*** Opening of Study text ***

System of ODEs independent solutions

[bmxicle]

Homework Statement

so I'm trying to find the general solution of this problem:
\mathbf {x'} = \begin{bmatrix} 2 & 0\\0 & 2\end{bmatrix}\mathbf{x}

Homework Equations

det(A- rI) = 0

The Attempt at a Solution

det(A - rI) = det \begin{bmatrix} 2-r &amp; 0 \\ 0 &amp; 2-r \end{bmatrix} =<br /> (2-r)^{2} = 0 \Rightarrow r = 2
A - 2I = \begin{bmatrix} 0 &amp; 0 \\ 0 &amp; 0 \end{bmatrix} \ \ \
So since the nullspace is \mathbb{R}^{2} Two linearly independent eigenvectors are:
\mathbf{v_{1}} = \begin{bmatrix} 1 \\ 0 \end{bmatrix} \ \ \ \ \mathbf{v_{2}} = \begin{bmatrix} 0 \\1 \end{bmatrix}

So this is where i get confused :p. One solution is of course \mathbf{x_1} = e^{2t}\begin{bmatrix}1 \\ 0 \end{bmatrix} However when i tried to find a solution such that \mathbf{x_2} = te^{2t} \begin{bmatrix}1 \\ 0 \end{bmatrix}(\mathbf{a}t + \mathbf{b}) It comes out inconsistent so I'm guessing that's not what you're supposed to do in this case. Another idea i had was that \mathbf{x_2} = e^{2t} \begin{bmatrix}0\\1\end{bmatrix} is also an independent solution since the vector is linearly independent from the other solution, but I'm not entirely sure how to verify this by the wronskian for a system of equations.

*** Close of Study text ***

▶ Exercise set
- a) Copy the ODE thread word for word from "So this is where" to "system of equations.".
- b) Answer these questions on the ODE thread:
(i) What value of r does the poster get from det(A - rI) = 0?
(ii) Which two eigenvectors does the poster give as linearly independent?
(iii) What tool is the poster unsure how to use to verify independence for a system of equations?
- c) Continue the ODE thread from its final sentence.

*** Opening of Listed entries ***

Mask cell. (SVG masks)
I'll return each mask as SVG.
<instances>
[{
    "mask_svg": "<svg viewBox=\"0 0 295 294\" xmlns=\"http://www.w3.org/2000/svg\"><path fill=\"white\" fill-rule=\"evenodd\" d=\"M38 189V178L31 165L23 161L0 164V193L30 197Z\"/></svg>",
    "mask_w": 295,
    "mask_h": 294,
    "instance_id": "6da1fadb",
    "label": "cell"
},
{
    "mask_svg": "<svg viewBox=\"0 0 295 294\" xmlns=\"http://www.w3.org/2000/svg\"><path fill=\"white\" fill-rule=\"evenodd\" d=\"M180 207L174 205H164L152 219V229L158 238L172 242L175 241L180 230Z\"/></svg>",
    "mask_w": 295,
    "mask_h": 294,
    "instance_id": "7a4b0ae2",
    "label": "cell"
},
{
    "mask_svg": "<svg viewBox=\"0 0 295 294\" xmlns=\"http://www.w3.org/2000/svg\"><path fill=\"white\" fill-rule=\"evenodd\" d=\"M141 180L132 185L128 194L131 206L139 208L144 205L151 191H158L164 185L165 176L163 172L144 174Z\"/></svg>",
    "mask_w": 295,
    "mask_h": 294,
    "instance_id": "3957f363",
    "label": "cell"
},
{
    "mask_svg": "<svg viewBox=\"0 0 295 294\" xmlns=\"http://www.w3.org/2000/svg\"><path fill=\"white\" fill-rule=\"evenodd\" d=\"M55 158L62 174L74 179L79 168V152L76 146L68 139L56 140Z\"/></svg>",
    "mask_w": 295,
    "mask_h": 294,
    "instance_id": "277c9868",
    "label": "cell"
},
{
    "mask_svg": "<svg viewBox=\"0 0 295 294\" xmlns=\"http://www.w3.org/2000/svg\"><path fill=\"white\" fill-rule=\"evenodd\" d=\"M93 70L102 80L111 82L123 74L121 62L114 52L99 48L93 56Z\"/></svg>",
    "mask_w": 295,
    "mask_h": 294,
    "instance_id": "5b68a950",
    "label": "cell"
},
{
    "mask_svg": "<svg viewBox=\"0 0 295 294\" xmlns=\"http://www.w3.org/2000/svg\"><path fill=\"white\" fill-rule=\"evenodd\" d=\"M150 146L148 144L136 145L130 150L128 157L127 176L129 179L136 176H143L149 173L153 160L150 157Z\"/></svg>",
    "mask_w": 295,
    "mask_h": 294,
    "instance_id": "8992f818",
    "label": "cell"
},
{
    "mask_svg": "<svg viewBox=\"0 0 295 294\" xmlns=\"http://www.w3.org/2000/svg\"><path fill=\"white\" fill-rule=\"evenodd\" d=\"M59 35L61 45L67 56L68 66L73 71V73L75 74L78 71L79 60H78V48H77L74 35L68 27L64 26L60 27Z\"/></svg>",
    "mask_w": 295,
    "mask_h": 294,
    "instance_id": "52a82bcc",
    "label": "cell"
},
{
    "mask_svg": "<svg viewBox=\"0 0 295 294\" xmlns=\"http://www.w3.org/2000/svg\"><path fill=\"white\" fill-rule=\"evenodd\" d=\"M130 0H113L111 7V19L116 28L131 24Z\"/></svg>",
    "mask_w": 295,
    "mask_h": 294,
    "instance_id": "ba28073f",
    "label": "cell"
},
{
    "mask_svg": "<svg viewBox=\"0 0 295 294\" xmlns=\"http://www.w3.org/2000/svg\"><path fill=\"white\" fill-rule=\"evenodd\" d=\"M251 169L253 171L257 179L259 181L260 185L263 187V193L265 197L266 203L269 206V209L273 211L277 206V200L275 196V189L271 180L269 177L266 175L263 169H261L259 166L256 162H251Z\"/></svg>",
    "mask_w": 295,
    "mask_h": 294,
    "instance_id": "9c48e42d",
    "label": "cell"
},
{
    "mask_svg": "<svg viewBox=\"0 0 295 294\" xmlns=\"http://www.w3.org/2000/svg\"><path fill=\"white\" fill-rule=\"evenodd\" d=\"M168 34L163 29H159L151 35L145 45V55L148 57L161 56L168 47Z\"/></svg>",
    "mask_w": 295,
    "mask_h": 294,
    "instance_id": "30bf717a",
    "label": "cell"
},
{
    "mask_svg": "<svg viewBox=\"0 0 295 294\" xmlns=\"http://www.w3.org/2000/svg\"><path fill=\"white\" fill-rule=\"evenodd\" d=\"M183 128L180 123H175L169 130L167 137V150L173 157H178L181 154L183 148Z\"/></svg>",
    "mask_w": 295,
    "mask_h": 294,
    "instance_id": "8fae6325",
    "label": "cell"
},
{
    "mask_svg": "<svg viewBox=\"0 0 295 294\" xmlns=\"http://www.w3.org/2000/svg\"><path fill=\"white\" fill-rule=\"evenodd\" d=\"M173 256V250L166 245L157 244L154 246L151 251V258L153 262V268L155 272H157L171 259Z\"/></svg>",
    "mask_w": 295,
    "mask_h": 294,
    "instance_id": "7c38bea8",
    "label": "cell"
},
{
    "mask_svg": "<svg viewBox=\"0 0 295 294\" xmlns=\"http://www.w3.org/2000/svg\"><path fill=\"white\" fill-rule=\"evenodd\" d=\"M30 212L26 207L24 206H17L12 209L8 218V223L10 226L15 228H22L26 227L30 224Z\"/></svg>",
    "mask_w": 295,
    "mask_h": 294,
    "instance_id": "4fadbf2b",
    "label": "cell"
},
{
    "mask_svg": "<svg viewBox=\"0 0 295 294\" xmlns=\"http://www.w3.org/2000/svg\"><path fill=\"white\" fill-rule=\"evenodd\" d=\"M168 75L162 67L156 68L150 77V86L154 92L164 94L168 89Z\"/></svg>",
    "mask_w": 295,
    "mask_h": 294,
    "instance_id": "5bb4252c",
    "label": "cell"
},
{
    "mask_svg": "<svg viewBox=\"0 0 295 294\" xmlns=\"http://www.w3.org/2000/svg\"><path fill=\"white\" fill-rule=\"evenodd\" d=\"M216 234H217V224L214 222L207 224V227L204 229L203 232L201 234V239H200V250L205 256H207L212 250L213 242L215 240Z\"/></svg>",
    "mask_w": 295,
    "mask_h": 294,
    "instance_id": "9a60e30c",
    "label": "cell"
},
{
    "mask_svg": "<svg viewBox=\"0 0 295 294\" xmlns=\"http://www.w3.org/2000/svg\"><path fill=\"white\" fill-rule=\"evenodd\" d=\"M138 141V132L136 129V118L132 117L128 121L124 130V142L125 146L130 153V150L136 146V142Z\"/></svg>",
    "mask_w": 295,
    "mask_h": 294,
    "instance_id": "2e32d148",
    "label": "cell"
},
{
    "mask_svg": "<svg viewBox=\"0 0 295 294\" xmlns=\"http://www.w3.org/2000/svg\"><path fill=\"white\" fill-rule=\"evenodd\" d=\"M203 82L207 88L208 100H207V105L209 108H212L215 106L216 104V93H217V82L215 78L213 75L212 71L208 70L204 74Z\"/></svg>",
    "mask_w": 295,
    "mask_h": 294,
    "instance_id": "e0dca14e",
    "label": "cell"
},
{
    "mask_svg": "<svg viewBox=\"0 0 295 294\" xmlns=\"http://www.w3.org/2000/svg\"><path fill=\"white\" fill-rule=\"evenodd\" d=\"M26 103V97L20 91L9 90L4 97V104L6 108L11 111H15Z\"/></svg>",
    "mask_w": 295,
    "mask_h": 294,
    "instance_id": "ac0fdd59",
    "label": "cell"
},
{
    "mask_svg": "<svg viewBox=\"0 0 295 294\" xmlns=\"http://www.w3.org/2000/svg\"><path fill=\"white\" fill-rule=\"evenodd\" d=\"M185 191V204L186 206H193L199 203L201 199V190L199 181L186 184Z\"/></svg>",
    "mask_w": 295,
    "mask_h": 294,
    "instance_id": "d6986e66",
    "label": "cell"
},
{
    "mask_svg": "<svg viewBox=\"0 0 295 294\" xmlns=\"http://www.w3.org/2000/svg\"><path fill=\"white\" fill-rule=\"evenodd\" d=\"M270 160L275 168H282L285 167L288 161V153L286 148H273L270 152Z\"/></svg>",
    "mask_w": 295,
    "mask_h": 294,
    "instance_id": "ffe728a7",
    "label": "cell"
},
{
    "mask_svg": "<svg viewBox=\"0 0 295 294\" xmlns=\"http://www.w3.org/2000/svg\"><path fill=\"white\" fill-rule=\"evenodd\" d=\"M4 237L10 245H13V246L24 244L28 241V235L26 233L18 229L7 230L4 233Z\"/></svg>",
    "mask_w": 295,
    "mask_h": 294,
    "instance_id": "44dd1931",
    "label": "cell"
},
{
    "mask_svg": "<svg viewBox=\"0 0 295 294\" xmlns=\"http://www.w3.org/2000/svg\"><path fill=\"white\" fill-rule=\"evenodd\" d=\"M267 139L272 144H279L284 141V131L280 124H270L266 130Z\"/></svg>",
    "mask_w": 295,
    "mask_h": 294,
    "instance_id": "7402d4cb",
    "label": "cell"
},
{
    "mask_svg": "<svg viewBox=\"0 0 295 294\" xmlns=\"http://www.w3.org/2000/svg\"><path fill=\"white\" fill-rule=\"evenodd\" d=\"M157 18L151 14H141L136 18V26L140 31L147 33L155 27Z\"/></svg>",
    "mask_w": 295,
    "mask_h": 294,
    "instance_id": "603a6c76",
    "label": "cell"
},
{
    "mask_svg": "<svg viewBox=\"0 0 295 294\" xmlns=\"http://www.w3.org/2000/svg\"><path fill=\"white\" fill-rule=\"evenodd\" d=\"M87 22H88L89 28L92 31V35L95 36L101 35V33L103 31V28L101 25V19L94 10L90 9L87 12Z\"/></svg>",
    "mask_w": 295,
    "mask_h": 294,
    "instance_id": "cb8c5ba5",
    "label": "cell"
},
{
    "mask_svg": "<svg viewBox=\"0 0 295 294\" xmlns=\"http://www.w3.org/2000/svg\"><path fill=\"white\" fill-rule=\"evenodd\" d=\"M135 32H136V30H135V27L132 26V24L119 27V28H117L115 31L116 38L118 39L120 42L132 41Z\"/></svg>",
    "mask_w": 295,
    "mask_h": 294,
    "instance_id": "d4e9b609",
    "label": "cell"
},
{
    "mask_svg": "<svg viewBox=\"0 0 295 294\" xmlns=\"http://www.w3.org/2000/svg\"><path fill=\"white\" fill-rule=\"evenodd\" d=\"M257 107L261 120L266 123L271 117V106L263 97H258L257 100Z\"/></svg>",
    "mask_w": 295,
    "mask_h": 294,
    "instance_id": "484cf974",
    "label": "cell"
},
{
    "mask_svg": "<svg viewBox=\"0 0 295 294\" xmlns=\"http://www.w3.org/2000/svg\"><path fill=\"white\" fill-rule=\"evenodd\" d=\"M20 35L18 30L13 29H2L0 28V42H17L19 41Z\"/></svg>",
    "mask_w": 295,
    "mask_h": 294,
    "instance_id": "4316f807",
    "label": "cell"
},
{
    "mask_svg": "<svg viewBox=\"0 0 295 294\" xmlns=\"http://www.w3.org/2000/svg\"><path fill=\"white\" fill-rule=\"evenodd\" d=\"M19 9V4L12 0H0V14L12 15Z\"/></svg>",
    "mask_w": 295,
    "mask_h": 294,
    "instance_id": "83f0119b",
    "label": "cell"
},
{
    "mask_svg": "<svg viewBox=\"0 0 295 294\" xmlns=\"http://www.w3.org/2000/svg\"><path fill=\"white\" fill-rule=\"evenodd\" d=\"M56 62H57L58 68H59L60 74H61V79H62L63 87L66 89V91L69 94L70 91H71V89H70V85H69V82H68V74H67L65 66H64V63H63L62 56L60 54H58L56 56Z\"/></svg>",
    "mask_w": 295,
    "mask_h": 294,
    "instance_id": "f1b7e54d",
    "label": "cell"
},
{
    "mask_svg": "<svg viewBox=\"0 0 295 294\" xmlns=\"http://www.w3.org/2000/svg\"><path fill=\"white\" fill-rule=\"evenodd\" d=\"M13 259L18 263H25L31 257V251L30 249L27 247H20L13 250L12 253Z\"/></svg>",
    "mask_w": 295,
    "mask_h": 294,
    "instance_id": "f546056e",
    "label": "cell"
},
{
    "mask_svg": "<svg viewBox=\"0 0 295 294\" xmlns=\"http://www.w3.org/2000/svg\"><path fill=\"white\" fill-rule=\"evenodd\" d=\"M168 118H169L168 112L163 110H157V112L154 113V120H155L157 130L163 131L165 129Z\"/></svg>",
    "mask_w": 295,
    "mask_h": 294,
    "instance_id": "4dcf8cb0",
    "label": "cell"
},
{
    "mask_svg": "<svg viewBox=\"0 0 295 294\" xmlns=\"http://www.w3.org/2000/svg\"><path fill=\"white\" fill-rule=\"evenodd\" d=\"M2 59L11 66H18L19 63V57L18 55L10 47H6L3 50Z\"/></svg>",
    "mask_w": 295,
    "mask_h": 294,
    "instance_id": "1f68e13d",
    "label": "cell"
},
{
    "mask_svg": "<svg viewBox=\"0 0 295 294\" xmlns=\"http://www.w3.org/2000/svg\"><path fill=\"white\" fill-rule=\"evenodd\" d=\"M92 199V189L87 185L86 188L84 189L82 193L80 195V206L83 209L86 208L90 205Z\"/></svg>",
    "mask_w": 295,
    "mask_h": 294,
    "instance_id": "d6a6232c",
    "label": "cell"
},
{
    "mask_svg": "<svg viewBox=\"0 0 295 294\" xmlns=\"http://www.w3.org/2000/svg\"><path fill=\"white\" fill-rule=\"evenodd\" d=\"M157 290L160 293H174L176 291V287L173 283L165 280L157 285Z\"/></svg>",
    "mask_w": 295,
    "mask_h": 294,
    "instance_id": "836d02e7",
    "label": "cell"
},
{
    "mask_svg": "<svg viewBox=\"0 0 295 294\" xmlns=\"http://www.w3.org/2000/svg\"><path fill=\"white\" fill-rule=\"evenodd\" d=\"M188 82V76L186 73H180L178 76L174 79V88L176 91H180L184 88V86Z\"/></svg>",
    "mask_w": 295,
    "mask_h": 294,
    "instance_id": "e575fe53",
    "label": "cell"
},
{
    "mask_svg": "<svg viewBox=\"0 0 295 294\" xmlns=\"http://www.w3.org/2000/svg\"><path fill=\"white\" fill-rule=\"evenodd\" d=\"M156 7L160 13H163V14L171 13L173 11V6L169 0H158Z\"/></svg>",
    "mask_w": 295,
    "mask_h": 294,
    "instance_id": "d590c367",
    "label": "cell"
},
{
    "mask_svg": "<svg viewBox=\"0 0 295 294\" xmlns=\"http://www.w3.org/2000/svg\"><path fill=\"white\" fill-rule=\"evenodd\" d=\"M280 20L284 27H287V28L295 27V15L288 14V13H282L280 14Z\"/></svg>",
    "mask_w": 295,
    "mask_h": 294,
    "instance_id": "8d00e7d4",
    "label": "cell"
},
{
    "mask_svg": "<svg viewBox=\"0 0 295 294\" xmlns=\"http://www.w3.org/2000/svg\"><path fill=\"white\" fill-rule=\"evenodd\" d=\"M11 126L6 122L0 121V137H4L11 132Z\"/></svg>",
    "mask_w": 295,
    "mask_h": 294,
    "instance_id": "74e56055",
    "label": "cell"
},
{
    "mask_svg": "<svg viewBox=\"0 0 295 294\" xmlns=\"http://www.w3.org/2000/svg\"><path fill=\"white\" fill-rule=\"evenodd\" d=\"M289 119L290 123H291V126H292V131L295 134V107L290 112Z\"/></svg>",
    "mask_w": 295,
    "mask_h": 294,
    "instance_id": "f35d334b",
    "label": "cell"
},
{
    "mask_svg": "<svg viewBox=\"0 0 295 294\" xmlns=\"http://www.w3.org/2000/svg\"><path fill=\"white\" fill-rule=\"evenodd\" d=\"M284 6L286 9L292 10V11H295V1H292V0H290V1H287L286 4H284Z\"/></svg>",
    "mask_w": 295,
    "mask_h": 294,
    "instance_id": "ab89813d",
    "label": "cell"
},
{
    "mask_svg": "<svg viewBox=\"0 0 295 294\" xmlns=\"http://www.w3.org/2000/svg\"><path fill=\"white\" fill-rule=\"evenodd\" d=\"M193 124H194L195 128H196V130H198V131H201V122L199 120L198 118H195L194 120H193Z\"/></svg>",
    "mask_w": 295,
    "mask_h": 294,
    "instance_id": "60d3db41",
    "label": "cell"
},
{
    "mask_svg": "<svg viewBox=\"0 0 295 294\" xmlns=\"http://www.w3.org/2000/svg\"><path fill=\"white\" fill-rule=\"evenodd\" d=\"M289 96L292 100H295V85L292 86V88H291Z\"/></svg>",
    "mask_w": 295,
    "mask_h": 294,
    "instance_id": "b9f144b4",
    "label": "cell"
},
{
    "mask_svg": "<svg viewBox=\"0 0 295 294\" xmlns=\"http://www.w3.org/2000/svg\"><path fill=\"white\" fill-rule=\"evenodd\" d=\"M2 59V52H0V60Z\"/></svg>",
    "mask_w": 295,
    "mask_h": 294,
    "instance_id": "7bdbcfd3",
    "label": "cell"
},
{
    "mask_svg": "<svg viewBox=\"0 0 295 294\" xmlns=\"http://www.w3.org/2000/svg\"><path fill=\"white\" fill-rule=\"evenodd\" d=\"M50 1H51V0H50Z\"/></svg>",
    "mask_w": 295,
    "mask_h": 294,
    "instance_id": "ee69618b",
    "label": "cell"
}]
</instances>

*** Close of Listed entries ***

▶ Results for each task
- a)
So this is where i get confused :p. One solution is of course \mathbf{x_1} = e^{2t}\begin{bmatrix}1 \\ 0 \end{bmatrix} However when i tried to find a solution such that \mathbf{x_2} = te^{2t} \begin{bmatrix}1 \\ 0 \end{bmatrix}(\mathbf{a}t + \mathbf{b}) It comes out inconsistent so I'm guessing that's not what you're supposed to do in this case. Another idea i had was that \mathbf{x_2} = e^{2t} \begin{bmatrix}0\\1\end{bmatrix} is also an independent solution since the vector is linearly independent from the other solution, but I'm not entirely sure how to verify this by the wronskian for a system of equations.

- b)
(i) r = 2
(ii) v1 = (1, 0) and v2 = (0, 1)
(iii) The Wronskian

- c)
[ehild]

One solution is of course \mathbf{x_1} = e^{2t}\begin{bmatrix}1 \\ 0 \end{bmatrix}

Another idea i had was that \mathbf{x_2} = e^{2t} \begin{bmatrix}0\\1\end{bmatrix} is also an independent solution since the vector is linearly independent from the other solution

That is the solution.

You get the "normal modes" of this two-variable system in the form of an eigenvector multiplied by the same exp(rt).

ehild

 

[bmxicle]

hmmm ok, I that makes enough sense, though need to do some more reading. Can you compute the wronskian as the determinant of the matrix of the spanning vectors, ie. W = e^{4t} \neq 0

 

[epenguin]

You do say you are only trying to find the solution. But if I have not misunderstood this is almost trivial - you have two independent elementary d.e.'s, x₁' = 2x₁, x₂' = 2x₂.

If instead you are trying to show it works out in accord with the Higher Theory, Wronskians etc. then I forget these between times and cannot help.

 

[bmxicle]

yes well looking at it now it definitely is almost trivial. I'm just a little hazy as to what constitutes an indepedent solution to a system of equations I guess.